EXCERPT TO READ
┌──

And as my dad struggles to breathe, I am aware that like little Liam, I see much in my dad that I hope to be someday. If we are fortunate, we each have a few people in our lives whom we have the privilege to walk (or run) beside. Just a few people that we get to see consistently enough and who trust us enough to show us their whole selves, and to whom we can also reveal ourselves.
Except for a year volunteering in Chicago as a young adult, I’ve never lived more than a few miles from my parents. I see them about once a week, and my dad and I became daily texters sometime along the way. My dad has taught me the power of being a witness to the life of another. He has rooted for me, and for our entire family, through our greatest trials and triumphs, always interested, always optimistic that even in the darkness, some light might be around the next corner. I want to become that for my own adult children. I want to talk with them, text them and cheer for them in such a way that they can one day recognize me as a nonjudgmental witness to how they navigate the complexity of their lives.
I want to grow to approach my faith like my dad. It deepened as he got older, and just beyond middle age, he read “Why Not Be a Mystic?” by Frank X. Tuoli and embraced a practice of centering prayer that seemed at odds with his on-the-go personality. He has kept up the practice for decades and speaks to its power and the presence of God he experiences. With an inability to sit still, and a brain that resists quieting, I’ve dabbled in centering prayer with no consistency. I’m now almost at the age my dad started, so maybe I will mature into it. It’s on my to-do list.
My mom has always been my dad’s first priority, and I have marveled at how they are able to bring together their vastly different skill sets and personalities, and make a whole that is much greater than their individual parts. My mom and dad together ground our family with their almost 56 years of mutual respect and commitment. Their marriage is the platform for my sister and me, for our husbands and children. They look first to each other in every decision. As my dad weakens, I see my mom working so hard to make up for the new deficits. She has started lifting weights so as to be able to more easily move the walker and lift the wheelchair out of the car. And in his illness, my dad turns to my mom constantly for her opinion, making sure his next medical move is one she agrees with. As my dad suffers, my mom suffers too, and yet they matter-of-factly continue daily tasks together. I hope that Bill and I will have such grace.
If Liam’s comment about being a grandpa someday propelled me into the future, my dad’s illness has made me reflective about the past. My dad spent as much time on the bleachers watching my sister and me and our kids compete in sports as he did participating on his own teams. No matter whether it was basketball, soccer, volleyball, track or Ultimate Frisbee, we could always count on my dad’s strong cheer from the stands. “Hey, hey!” he’d yell. It was a hey of encouragement, a hey that you’ve got this, a hey that he believed in us and whatever we were about to do on that court, field or track.
And now, as normal activities become feats of endurance for my dad, as his lungs fight against him and he continues to persevere, it is our turn to cheer, loudly, and as a family with one voice.
Hey, hey, Dad!
Thank you for teaching us how to be.

└──

TASK PROMPT
Quote the reflection on the father above from "If Liam’s comment" to "with one voice.", word for word.

RECORDS PROVIDED

┌──

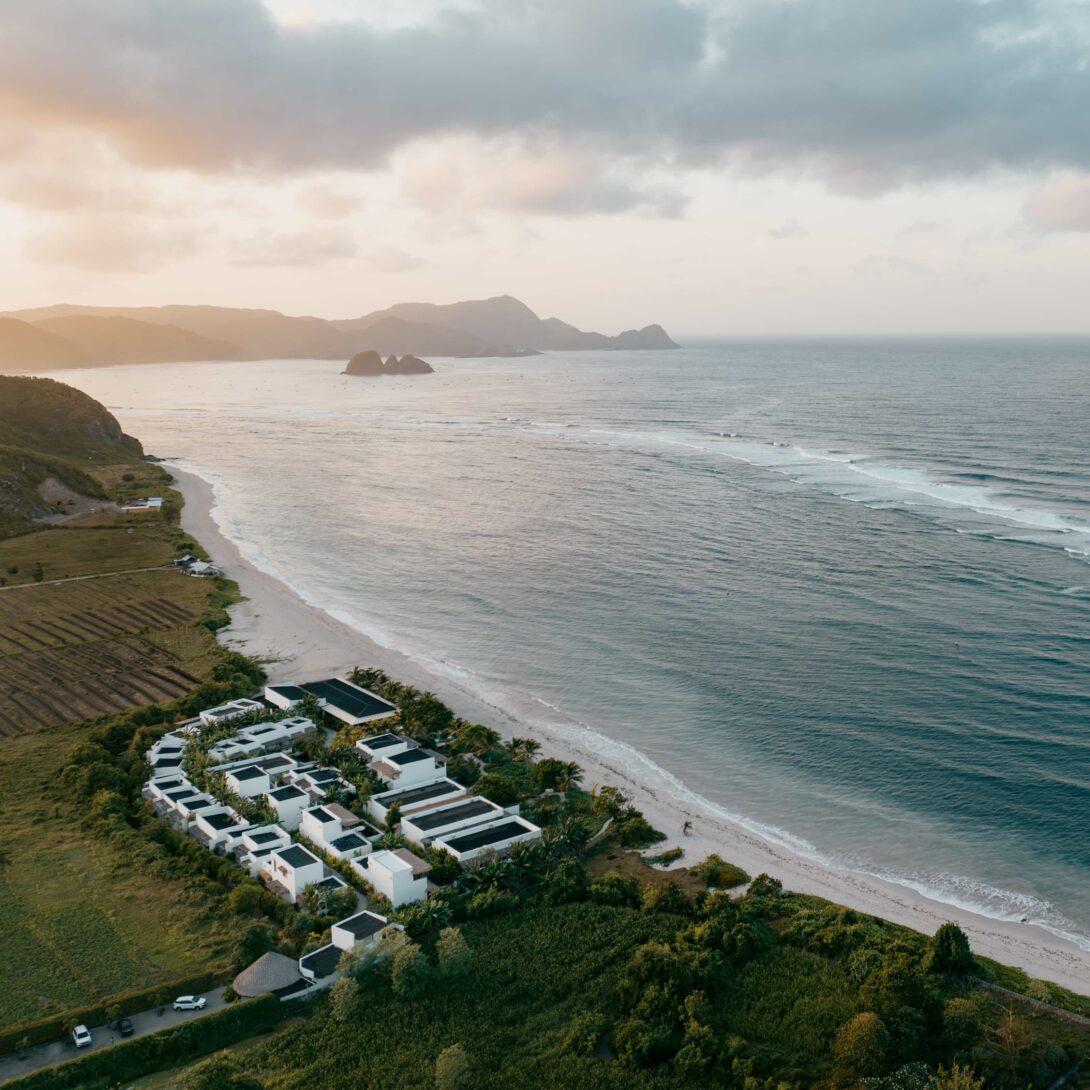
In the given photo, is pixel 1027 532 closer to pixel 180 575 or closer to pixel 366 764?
pixel 366 764

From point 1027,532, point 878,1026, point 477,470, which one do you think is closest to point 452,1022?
point 878,1026

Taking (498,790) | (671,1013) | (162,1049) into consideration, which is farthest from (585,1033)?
(498,790)

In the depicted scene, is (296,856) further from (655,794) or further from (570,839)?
(655,794)

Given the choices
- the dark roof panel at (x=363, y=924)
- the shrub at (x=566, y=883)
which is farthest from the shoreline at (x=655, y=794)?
the dark roof panel at (x=363, y=924)

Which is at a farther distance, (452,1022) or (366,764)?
(366,764)

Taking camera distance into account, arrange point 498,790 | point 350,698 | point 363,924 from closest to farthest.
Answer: point 363,924 < point 498,790 < point 350,698
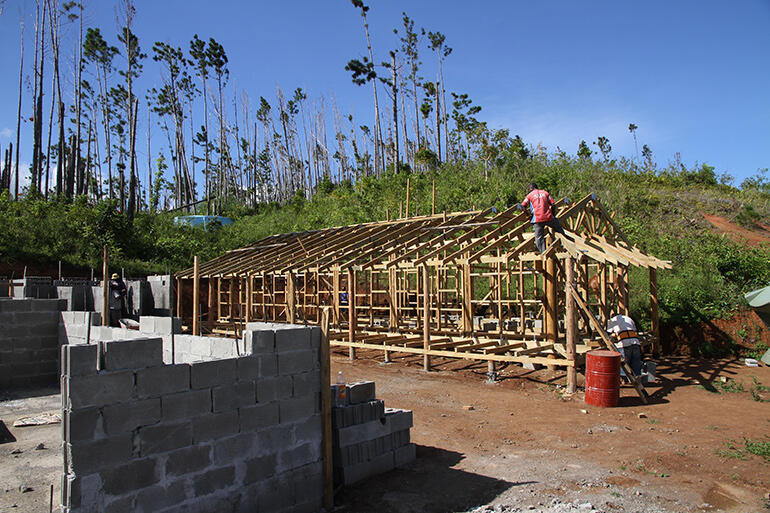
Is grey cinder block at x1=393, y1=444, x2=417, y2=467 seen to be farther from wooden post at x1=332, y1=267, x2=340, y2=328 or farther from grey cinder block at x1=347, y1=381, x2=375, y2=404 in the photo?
wooden post at x1=332, y1=267, x2=340, y2=328

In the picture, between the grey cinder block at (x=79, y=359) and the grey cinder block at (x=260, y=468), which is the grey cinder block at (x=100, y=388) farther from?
the grey cinder block at (x=260, y=468)

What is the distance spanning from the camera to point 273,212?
38094 millimetres

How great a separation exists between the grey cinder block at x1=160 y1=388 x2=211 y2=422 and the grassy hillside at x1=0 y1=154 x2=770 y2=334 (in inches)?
503

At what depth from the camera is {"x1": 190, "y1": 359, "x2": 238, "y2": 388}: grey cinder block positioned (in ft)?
14.1

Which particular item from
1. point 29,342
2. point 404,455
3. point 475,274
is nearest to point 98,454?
point 404,455

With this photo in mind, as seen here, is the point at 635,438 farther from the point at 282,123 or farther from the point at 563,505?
the point at 282,123

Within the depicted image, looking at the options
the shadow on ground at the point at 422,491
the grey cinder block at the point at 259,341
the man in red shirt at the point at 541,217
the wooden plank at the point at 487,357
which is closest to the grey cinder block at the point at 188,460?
the grey cinder block at the point at 259,341

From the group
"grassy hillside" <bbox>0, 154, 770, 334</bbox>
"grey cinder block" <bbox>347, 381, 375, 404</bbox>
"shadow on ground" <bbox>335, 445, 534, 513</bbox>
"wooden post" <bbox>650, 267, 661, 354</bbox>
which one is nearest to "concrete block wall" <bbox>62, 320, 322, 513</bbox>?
"shadow on ground" <bbox>335, 445, 534, 513</bbox>

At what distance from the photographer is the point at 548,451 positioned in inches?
255

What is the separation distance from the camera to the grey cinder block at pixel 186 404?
4094 mm

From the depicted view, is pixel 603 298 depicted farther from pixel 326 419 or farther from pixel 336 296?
pixel 326 419

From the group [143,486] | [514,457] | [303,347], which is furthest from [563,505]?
[143,486]

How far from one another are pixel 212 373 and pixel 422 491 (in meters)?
2.46

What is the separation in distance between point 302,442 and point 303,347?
2.91 feet
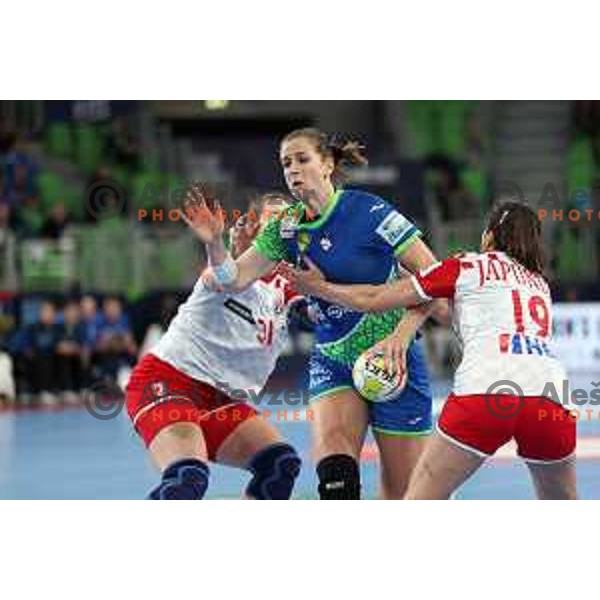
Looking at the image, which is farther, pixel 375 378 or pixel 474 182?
pixel 474 182

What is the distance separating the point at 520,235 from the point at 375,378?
943mm

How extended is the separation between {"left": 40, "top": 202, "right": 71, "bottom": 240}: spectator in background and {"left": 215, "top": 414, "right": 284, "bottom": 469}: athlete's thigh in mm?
12130

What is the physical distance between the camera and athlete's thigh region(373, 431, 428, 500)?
23.3 feet

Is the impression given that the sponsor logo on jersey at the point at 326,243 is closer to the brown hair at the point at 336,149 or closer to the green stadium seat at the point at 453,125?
the brown hair at the point at 336,149

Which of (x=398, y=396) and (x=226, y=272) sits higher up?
(x=226, y=272)

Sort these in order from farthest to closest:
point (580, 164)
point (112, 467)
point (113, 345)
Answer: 1. point (580, 164)
2. point (113, 345)
3. point (112, 467)

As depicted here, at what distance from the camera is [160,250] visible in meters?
19.4

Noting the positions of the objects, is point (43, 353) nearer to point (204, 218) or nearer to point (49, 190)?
point (49, 190)

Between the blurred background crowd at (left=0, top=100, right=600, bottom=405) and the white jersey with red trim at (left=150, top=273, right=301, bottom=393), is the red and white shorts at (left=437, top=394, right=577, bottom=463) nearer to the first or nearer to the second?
the white jersey with red trim at (left=150, top=273, right=301, bottom=393)

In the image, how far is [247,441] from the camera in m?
7.61

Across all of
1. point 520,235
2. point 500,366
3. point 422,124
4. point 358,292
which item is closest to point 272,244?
point 358,292

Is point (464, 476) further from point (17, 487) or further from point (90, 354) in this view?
point (90, 354)

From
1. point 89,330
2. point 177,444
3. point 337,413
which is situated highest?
point 337,413
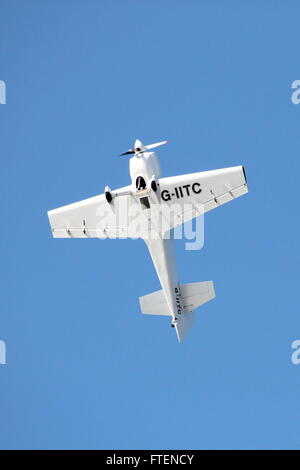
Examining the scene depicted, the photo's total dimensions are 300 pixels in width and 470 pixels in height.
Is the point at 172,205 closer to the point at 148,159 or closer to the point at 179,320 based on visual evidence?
the point at 148,159

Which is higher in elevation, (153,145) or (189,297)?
(153,145)

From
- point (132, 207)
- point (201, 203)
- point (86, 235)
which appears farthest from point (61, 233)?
point (201, 203)

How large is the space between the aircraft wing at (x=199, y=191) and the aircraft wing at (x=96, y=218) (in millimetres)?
2340

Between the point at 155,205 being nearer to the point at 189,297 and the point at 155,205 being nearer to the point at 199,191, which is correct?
the point at 199,191

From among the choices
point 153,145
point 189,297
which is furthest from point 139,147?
point 189,297

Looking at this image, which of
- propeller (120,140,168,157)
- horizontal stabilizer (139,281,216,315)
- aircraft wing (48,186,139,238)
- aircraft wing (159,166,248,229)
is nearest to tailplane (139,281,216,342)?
horizontal stabilizer (139,281,216,315)

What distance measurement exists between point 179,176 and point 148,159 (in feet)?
7.10

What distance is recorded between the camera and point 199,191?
6225cm

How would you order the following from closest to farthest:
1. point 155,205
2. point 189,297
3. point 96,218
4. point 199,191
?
point 199,191 → point 155,205 → point 96,218 → point 189,297

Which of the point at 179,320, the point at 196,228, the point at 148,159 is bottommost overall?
the point at 179,320

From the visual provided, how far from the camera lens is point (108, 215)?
6431cm

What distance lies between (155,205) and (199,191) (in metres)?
2.79

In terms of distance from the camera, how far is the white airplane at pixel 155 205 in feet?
203

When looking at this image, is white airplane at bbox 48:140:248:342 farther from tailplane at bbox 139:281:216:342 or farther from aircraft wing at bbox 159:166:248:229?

└──

EXERCISE SOLUTION
If Liam’s comment about being a grandpa someday propelled me into the future, my dad’s illness has made me reflective about the past. My dad spent as much time on the bleachers watching my sister and me and our kids compete in sports as he did participating on his own teams. No matter whether it was basketball, soccer, volleyball, track or Ultimate Frisbee, we could always count on my dad’s strong cheer from the stands. “Hey, hey!” he’d yell. It was a hey of encouragement, a hey that you’ve got this, a hey that he believed in us and whatever we were about to do on that court, field or track.
And now, as normal activities become feats of endurance for my dad, as his lungs fight against him and he continues to persevere, it is our turn to cheer, loudly, and as a family with one voice.